▸ TASK STATEMENT
Extract, verbatim, all lines starting at the one containing "What is the distance at" and ending with the final line of the listing, and no others.

>> BEGIN PROVIDED DATA

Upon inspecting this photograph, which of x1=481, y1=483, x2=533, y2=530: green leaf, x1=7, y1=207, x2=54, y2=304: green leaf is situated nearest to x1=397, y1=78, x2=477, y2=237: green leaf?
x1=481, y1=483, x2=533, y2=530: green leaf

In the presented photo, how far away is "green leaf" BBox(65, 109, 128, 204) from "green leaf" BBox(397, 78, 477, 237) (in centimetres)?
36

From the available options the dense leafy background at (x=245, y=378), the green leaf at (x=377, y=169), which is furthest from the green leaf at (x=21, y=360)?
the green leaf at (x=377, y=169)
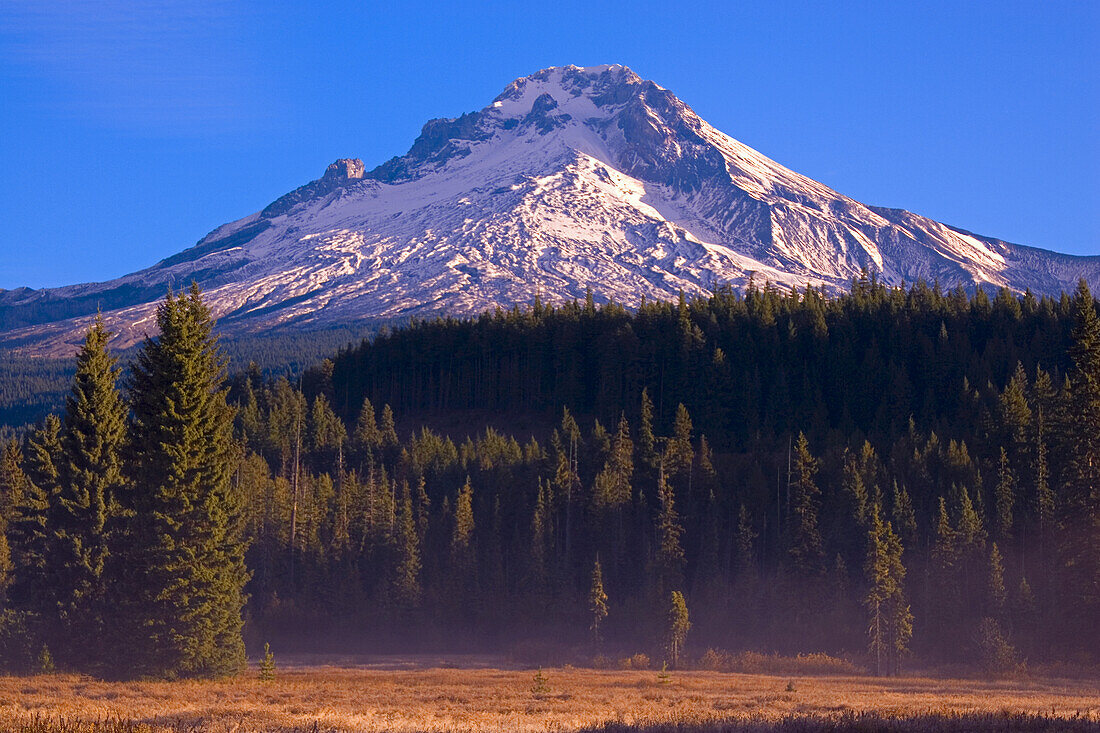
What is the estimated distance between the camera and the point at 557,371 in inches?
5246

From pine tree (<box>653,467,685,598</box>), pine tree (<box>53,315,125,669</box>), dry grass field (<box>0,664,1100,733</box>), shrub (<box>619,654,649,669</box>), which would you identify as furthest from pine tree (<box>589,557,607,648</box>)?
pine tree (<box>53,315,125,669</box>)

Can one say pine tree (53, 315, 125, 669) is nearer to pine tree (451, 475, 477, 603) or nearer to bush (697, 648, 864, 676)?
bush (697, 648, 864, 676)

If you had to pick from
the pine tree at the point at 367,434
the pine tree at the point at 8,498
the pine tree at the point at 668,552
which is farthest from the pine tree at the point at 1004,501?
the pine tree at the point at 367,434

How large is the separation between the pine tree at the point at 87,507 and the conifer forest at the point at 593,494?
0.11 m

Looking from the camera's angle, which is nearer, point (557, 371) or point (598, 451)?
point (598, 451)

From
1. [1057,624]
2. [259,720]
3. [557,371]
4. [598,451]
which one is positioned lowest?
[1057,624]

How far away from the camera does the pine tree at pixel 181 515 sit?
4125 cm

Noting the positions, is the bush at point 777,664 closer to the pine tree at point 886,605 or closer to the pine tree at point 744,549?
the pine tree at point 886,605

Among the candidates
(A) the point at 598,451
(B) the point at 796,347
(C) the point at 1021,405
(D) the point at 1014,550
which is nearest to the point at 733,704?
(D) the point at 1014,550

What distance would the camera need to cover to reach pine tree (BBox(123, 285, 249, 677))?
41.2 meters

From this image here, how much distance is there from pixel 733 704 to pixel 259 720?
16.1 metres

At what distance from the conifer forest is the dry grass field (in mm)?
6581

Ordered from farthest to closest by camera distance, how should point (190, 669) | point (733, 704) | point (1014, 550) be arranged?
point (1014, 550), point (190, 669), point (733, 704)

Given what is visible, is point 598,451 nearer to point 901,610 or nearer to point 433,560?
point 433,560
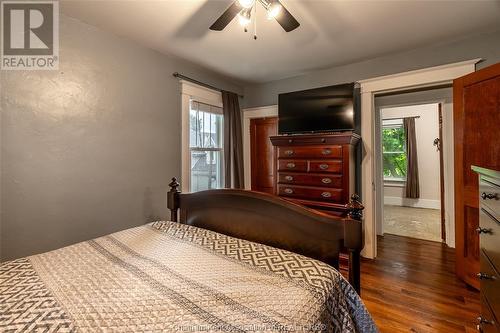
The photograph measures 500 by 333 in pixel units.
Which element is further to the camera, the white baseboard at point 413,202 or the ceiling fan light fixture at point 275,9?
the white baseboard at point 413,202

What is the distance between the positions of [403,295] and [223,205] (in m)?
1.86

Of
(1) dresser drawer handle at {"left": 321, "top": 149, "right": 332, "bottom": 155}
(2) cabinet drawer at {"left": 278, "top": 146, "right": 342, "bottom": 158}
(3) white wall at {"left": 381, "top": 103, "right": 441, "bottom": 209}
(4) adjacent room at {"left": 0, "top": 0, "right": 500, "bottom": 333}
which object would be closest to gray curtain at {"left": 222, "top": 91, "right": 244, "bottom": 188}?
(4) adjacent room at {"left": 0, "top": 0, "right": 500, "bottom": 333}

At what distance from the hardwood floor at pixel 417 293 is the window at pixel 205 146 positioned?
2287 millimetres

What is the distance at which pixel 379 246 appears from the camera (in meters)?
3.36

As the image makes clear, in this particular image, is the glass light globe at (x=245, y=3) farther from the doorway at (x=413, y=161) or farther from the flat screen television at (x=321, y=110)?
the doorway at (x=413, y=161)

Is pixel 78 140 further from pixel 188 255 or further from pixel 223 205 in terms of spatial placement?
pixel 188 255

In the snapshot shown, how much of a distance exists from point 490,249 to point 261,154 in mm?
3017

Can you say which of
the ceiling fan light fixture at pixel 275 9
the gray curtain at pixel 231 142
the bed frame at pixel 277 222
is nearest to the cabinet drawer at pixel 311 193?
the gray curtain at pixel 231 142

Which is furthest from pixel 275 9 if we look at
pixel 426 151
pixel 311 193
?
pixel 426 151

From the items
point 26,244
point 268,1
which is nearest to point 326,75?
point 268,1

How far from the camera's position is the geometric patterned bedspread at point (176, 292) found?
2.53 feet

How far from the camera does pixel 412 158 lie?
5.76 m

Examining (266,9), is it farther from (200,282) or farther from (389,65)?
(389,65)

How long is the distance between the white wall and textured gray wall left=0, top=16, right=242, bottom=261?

>> END PROVIDED DATA

▸ TASK SOLUTION
What is the distance at which pixel 379 246 appears from the camera (in meters)?
3.36

As the image makes clear, in this particular image, is the glass light globe at (x=245, y=3) farther from the doorway at (x=413, y=161) or farther from the flat screen television at (x=321, y=110)?
the doorway at (x=413, y=161)

Is pixel 78 140 further from pixel 188 255 or further from pixel 223 205 in terms of spatial placement?
pixel 188 255

In the snapshot shown, how much of a distance exists from point 490,249 to point 261,154 in mm?
3017

Can you say which of
the ceiling fan light fixture at pixel 275 9
the gray curtain at pixel 231 142
the bed frame at pixel 277 222
is nearest to the cabinet drawer at pixel 311 193?
the gray curtain at pixel 231 142

Which is furthest from pixel 275 9 if we look at
pixel 426 151
pixel 311 193
?
pixel 426 151

From the items
point 26,244
point 268,1
which is nearest to point 326,75?
point 268,1

How far from the camera's position is the geometric patterned bedspread at point (176, 292) found?
2.53 feet

How far from the camera does pixel 412 158 lie?
5.76 m

Examining (266,9), is it farther from (200,282) or farther from (389,65)?
(389,65)

How long is the distance between the white wall and textured gray wall left=0, top=16, right=242, bottom=261?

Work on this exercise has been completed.